Text and photos for Bob Cut Mag.

I can smell the distinct odor of burnt rubber even through my respirator mask. The neighborhoods are strangely quiet, except for the occasional crow and the rustling of charred leaves. I’ve read about the magnitude of the damage, but I was still unprepared for what I saw.

It seems almost impossible to describe second hand what it is like to be surrounded by street after street of rubble where homes once stood.

Familiar shapes like garage doors crumpled onto themselves and the occasional mailbox help distinguish one former home from the next, but the landscape is very simply piles of crumbled homes as far as the eye can see.

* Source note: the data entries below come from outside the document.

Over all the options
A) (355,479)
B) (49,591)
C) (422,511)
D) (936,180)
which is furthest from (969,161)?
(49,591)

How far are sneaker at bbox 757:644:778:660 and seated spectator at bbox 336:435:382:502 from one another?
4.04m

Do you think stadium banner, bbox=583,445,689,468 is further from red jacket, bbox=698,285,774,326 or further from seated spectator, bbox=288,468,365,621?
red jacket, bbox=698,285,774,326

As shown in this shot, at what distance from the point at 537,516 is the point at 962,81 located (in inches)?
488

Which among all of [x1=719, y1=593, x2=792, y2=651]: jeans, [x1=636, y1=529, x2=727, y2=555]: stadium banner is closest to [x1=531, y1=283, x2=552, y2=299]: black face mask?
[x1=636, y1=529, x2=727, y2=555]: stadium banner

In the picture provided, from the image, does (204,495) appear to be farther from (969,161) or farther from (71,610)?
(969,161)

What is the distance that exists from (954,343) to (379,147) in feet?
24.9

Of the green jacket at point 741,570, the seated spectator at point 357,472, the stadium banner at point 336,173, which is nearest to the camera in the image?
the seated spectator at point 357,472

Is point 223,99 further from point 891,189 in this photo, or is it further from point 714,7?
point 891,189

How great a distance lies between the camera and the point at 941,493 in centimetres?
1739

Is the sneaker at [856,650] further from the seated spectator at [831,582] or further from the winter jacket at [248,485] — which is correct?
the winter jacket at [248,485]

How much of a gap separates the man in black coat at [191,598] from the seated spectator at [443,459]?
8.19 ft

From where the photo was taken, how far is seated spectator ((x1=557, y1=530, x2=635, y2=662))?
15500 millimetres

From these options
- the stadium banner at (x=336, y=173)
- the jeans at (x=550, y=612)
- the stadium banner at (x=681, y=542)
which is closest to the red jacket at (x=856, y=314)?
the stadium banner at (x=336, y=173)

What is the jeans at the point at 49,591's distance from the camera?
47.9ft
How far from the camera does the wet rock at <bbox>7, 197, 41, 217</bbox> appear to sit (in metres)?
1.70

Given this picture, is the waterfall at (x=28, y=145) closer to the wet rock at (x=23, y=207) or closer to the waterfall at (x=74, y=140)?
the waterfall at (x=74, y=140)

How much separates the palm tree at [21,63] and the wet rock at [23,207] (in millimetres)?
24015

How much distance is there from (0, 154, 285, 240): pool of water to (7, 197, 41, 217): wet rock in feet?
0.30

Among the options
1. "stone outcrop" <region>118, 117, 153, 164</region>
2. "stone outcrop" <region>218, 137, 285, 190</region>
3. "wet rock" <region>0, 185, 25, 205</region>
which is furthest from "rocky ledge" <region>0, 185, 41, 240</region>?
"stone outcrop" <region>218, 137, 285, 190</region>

The glowing orange sunset on the walls of remaining structures feels like a cruel reminder of the flames that recently engulfed the neighborhood. The bright orange sun seems so saturated compared to the pale gray ash covering everything around me. I can only imagine the horror that hundreds of families witnessed when their homes were lit up in orange that night.

The trees that should be covered in red, yellow, and orange leaves are dull browns, blacks, and grays. The destruction is nearly impossible to comprehend, and even more difficult to describe. I never believed that any harm would come to my paradise in Northern California. To my childhood.

I wipe away a thin layer of ash on my windshield as I pull away from the emptiness behind me.